Search Geek Extravaganza
To be honest I don’t expect you to read this next book. I myself am struggling with it, only able to come to grips with small portions of this book at a time. And even then I have to come back to it regularly to fully comprehend what’s being explained.
The book in question is a public domain work from Stanford university: Introduction to Information Retrieval.
In case you didn’t know, what search engines like Google do is actually a discipline within Computer Science, specifically the Information Retrieval (IR) discipline. By learning the basics of IR you will essentially learn about the very basic foundational aspects of search engines.
I say basic and foundational, because reading this book doesn’t teach you how Google works. This book is to Google what a toddler’s ABC book is to Milton’s Paradise Lost.
But I can guarantee you one thing: nearly all of Google’s search engineers will have read this book or something very similar to it in college. If you’re serious about becoming an advanced SEO, this is required reading.
The Future of the Internet
Jonathan Zittrain’s 2008 book The Future of the Internet – And How To Stop It presents a chilling scenario for where the internet is heading. It’s steadily moving away from its free-for-all roots towards a closed, proprietary, corporate-managed collection of connected apps that can be controlled and monetised.
And that is a Very Bad Thing.
This book explains what the internet might come to look like if we don’t change things. And that future internet is one where SEO is, well, obsolete. Because SEO depends on freely accessible websites that can be crawled and indexed by search engines. And an internet of apps won’t be freely accessible, and search engines won’t be able to crawl and index it.

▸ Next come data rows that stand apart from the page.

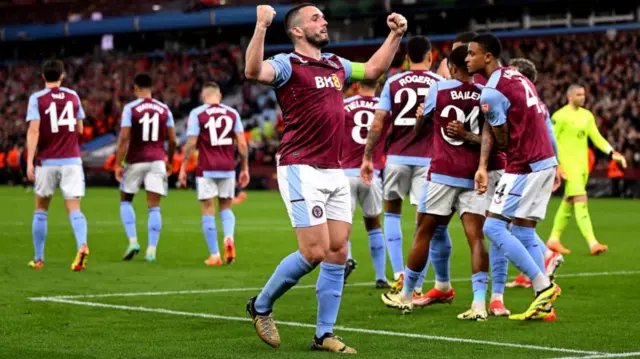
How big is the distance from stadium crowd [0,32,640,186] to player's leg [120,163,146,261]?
2045 cm

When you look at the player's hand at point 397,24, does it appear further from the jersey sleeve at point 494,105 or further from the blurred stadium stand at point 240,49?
the blurred stadium stand at point 240,49

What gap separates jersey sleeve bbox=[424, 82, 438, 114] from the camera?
10086 millimetres

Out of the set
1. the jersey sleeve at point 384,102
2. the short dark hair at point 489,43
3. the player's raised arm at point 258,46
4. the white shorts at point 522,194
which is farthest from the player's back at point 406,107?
the player's raised arm at point 258,46

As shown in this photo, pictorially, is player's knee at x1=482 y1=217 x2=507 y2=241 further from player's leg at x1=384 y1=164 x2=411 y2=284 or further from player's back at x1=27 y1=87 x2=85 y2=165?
player's back at x1=27 y1=87 x2=85 y2=165

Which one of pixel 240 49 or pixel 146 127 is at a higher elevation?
pixel 146 127

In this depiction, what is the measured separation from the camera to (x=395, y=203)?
39.8 feet

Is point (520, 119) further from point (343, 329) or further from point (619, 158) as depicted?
point (619, 158)

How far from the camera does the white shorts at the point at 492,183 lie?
393 inches

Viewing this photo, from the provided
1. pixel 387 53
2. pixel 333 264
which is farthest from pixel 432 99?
pixel 333 264

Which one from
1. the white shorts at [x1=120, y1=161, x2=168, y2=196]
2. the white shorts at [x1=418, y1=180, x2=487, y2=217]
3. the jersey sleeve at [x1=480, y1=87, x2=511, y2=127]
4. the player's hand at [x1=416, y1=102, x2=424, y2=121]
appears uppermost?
the jersey sleeve at [x1=480, y1=87, x2=511, y2=127]

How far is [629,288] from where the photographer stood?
39.2 ft

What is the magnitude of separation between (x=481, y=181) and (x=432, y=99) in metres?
1.09

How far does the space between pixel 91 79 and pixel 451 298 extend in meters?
49.9

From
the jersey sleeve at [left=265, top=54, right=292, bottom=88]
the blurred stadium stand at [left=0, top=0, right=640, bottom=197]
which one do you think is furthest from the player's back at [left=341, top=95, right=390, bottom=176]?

Zittrain’s book is a very important work that outlines a sort of doomsday scenario for the internet. But it’s also a hopeful book, telling us what we can do to ensure this bleak potential future doesn’t come to pass. Read it, and act on what you learn from it.
Thinking Online
Lastly I want to recommend a book that will teach you about human psychology. I’m a firm believer in understanding the underpinnings of user behaviour. Not just what users do online, but also why they do it – consciously or subconsciously.
The problem here is that there isn’t one comprehensive work that I can point to. Instead there are a number of books that I’ve read over the years which have taught me things about how the human brain works, and how humans interact with the internet.
Some of the best books on this topic are only available in Dutch – Het Slimme Onderbewuste by Ap Dijksterhuis and Wij Zijn Ons Brein by Dick Swaab – and are begging for English transations which so far are not forthcoming. Which means that, unless you’re fluent in Dutch, these are pretty worthless recommendations.
Though fortunately there are some other books I can recommend you dive in to. While not as potent and insightful as the Dutch works I previously mentioned, these books will nonetheless get you started on understanding the human mind and how the internet is changing it.
First there’s Malcolm Gladwell’s popular science book Blink. Written in his typical easily digestible prose, firing supporting anecdotes at you at machine gun pace, it’ll explain how powerful the human subconscious mind is, and how it plays a much bigger part in our day to day lives than you might imagine.
Then we have Nicholas Carr’s The Shallows, which really should be read in tandem with Clay Shirky’s Cognitive Surplus. These two books are opposing sides of a single argument: the internet is changing the way we think.
Shirky sees this as a good thing with mostly positive effects on individuals and groups. Carr’s opposing argument is that the internet changes our mind in a negative fashion, specifically by training our brains to have short attention spans and be easily distrac-… oh, shiny!